JAKARTA, Cobisnis.com – Fenomena foto profil berwarna ungu lagi ramai muncul di berbagai platform medsos, terutama dari pengguna di Afrika Selatan. Banyak yang penasaran, karena perubahan ini bukan tren visual atau gaya baru.
Perubahan PFP ini sebenarnya bagian dari kampanye besar yang menuntut penghentian kekerasan terhadap perempuan. Gerakan ini lahir dari tingginya angka kekerasan gender di negara tersebut, yang selama bertahun-tahun jadi masalah serius dan sering dianggap biasa oleh sebagian masyarakat.
Fakta yang Memicu Gerakan
Setiap harinya, sekitar 15 perempuan di Afrika Selatan dibunuh. Negara ini juga tercatat sebagai salah satu yang memiliki angka femisida tertinggi di dunia. Kondisi tersebut membuat publik semakin mendesak pemerintah untuk mengambil langkah tegas.

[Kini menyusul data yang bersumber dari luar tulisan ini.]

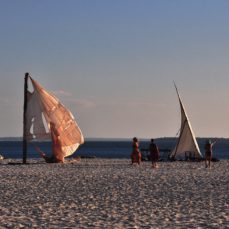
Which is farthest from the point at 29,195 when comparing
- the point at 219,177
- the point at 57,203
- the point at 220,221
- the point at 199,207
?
the point at 219,177

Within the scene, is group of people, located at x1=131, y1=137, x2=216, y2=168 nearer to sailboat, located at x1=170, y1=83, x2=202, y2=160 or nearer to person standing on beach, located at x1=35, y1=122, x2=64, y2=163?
person standing on beach, located at x1=35, y1=122, x2=64, y2=163

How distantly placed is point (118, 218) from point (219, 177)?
45.7ft

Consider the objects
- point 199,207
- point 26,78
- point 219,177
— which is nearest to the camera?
point 199,207

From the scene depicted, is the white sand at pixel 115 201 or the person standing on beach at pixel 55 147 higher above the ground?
the person standing on beach at pixel 55 147

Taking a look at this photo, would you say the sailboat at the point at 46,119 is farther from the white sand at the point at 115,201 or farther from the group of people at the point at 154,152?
the white sand at the point at 115,201

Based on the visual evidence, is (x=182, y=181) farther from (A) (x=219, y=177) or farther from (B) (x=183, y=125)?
(B) (x=183, y=125)

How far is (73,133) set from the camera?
44.8m

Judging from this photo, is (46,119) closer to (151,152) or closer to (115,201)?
(151,152)

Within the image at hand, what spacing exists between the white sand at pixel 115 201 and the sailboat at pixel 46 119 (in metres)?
13.2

Kasus-Kasus yang Memperburuk Situasi
Nama Karabo Mokoena kembali mencuat sebagai simbol kemarahan publik. Ia ditemukan meninggal dan dibakar oleh pasangannya. Peristiwa ini meninggalkan luka besar bagi masyarakat.

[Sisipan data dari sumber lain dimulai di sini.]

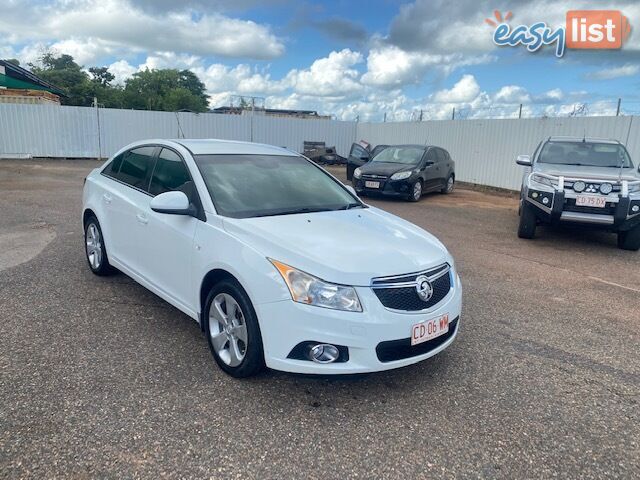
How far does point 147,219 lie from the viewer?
3.96 meters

Kasus lain yang mengguncang negara tersebut adalah Uyinene Mrwetyana, perempuan 19 tahun yang menjadi korban pemerkosaan dan pembunuhan saat mengambil paket di kantor pos. Peristiwa itu memicu aksi turun ke jalan secara nasional.
Kasus terbaru yang ikut menyulut gerakan ini adalah yang menimpa Anele Tembe, serta beberapa kasus kekerasan dalam rumah tangga lain yang penanganannya lambat. Banyak pelaku yang lolos dari hukuman, sementara korban merasa diabaikan. Rasa frustrasi inilah yang memicu gelombang “Purple PFP” sepanjang 2024–2025.
Bentuk Aksi yang Dilakukan Publik
Mengganti foto profil menjadi ungu
Aksi “shutdown” pada 21 November: tidak berbelanja dan tidak bekerja
Mengheningkan cipta selama 15 menit pada pukul 12 sebagai penghormatan bagi 15 korban harian
Menggunakan pakaian hitam
Menandatangani petisi agar kekerasan berbasis gender ditetapkan sebagai “darurat nasional”
Menggelar kampanye edukasi secara masif di media sosial
Gerakan PFP ungu ini tidak hanya jadi simbol solidaritas, tapi juga jeritan publik agar kekerasan terhadap perempuan tidak lagi dianggap sebagai kenyataan yang normal.